Similarly, a linguist can tell you what sounds comprise speech, and an otologist can tell you how waves of air pressure impinging on your ear drum can in turn vibrate tiny bones behind it, which then trigger (yet again) cascades of neural activity leading to the auditory cortex, to Broca’s area of the brain. It’s hard to imagine a more rube-goldbergian way of connecting with another person. Their thoughts to their mouth to pulsations of air molecules to a vibrating membrane inside a hole in your skull to bones going clickety-click to waves of electrical activity to thoughts? Come on.
But it’s the best we’ve got.Something about the laurel recording makes it just abstract enough for the cognitive processing to take over. The waves of atmospheric pressure are the same for everyone; but past that, every inner ear and every brain are doing something just a little bit different. That’s the distance between “laurel” and “yanny.”
Color, as the furor over The Dress implied, makes for a very good tool for investigating the connections between the senses, language, and thought. Color is a thing that exists independently, if you agree that photons and wavelengths of light and reflection are real things, but color is also a thing that culture processes. As I wrote on the one-year anniversary of The Dress thing, all the bigwigs in philosophy have taken a crack at this problem, from Aristotle to CL Hardin, with Isaac Newton in between. (When the Scottish philosopher David Hume tried to figure out how people formed ideas in his Treatise of Human Nature in 1738, he said that people could only understand things they’d experienced, with the exception of colors—he thought a person could probably imagine a shade of blue he’d never seen, given a darker one and a lighter one as examples.)

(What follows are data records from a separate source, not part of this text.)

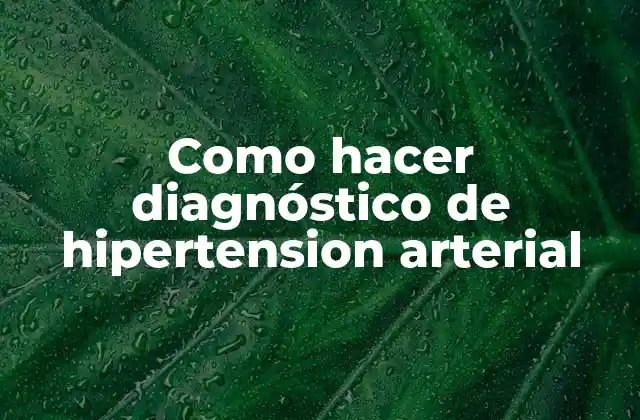 Diagnóstico de hipertensión arterial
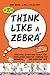 Personal Coaching: Think Like a Zebra (Creative Thinking)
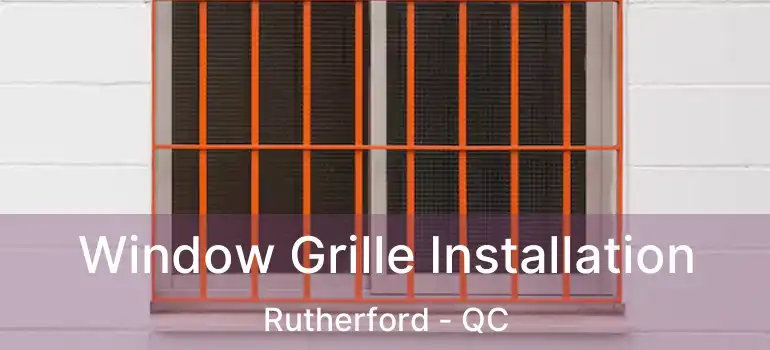  Window Grille Installation Rutherford - QC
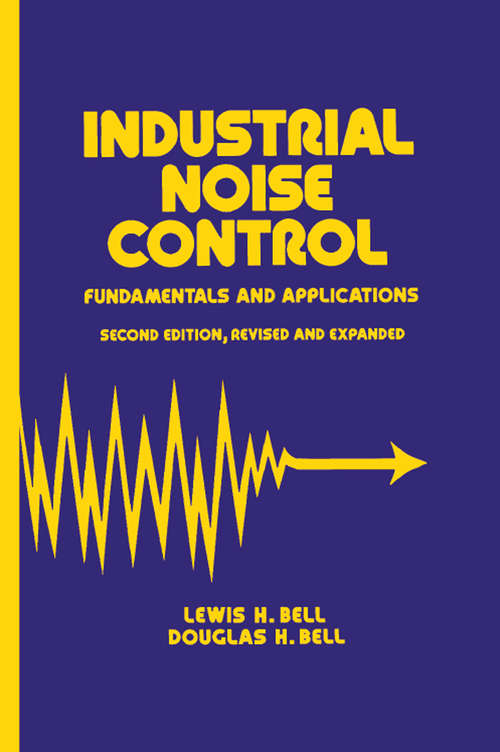 Industrial Noise Control: Fundamentals and Applications, Second Edition (Mechanical Engineering #88)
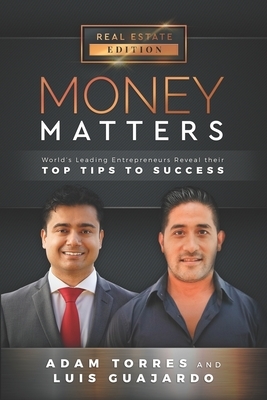 Money Matters: World's Leading Entrepreneurs Reveal Their Top Tips To Success (Vol.1 - Edition 14) by Luis Guajardo, Adam Torres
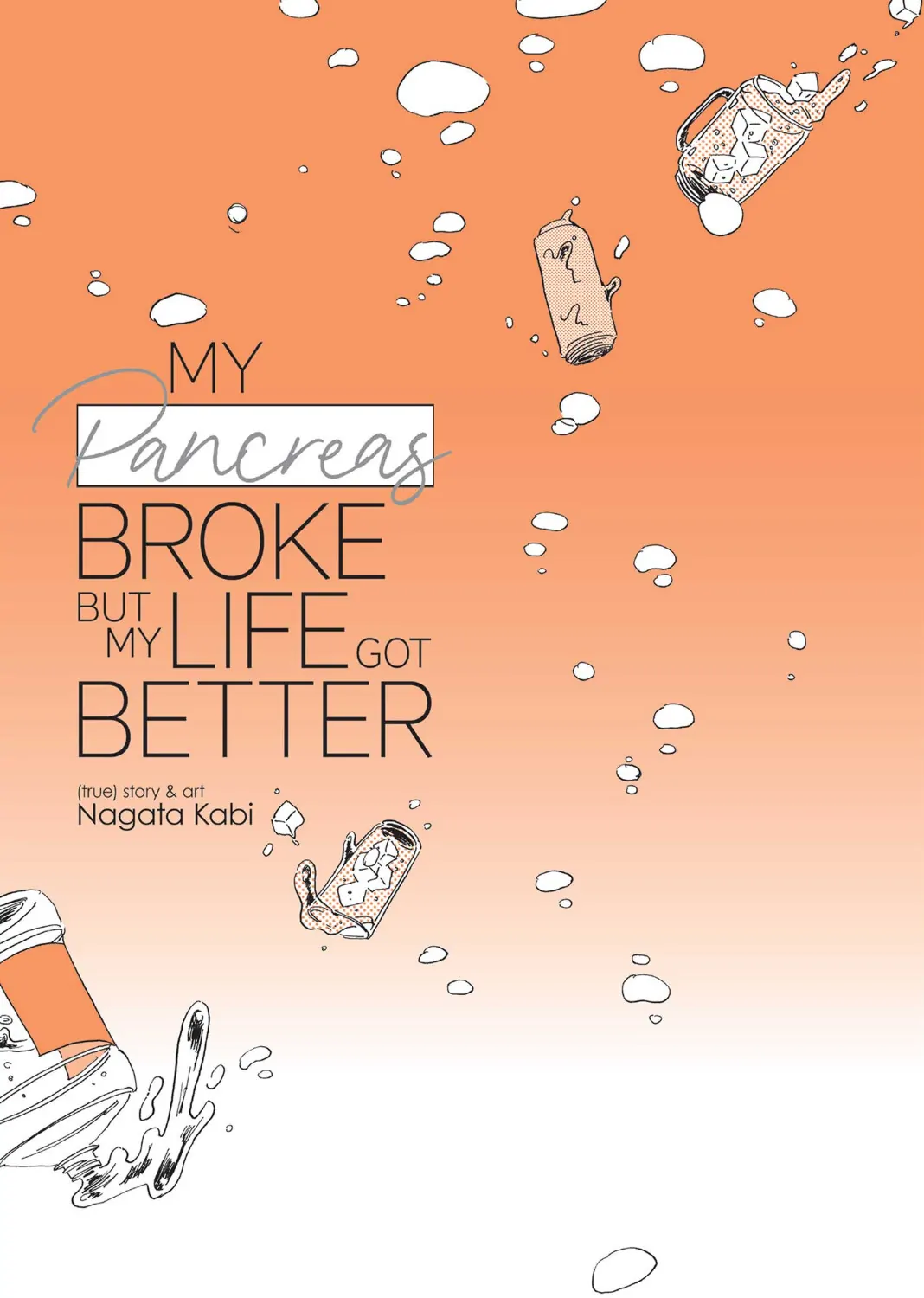 My Pancreas Broke, But My Life Got Better - Chapter Prologue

Even people with what vision scientists call color normal vision don’t see things quite the same way. The devil in the Blue Dress is that my blue might not have been your blue. Some research says that given a chance to choose a wavelength of light to represent an ideal yellow, most people pick pretty close to the same one. But ask about blue or green (the “grue” region of colorspace), and you get 80 nm worth of different answers. Might have something to do with the way the photoreceptors in the eye work. Or it might not. No one knows.
That doesn’t mean it’s not worth trying to communicate those differences. Telling the person next to you what’s going on in your head, what your hallucination is like—I think that’s what we mean by “finding connection,” by making meaning with each other. Maybe it’s impossible, in the end. Maybe we’re all alone in our heads. But that doesn’t mean we can’t work on being alone together.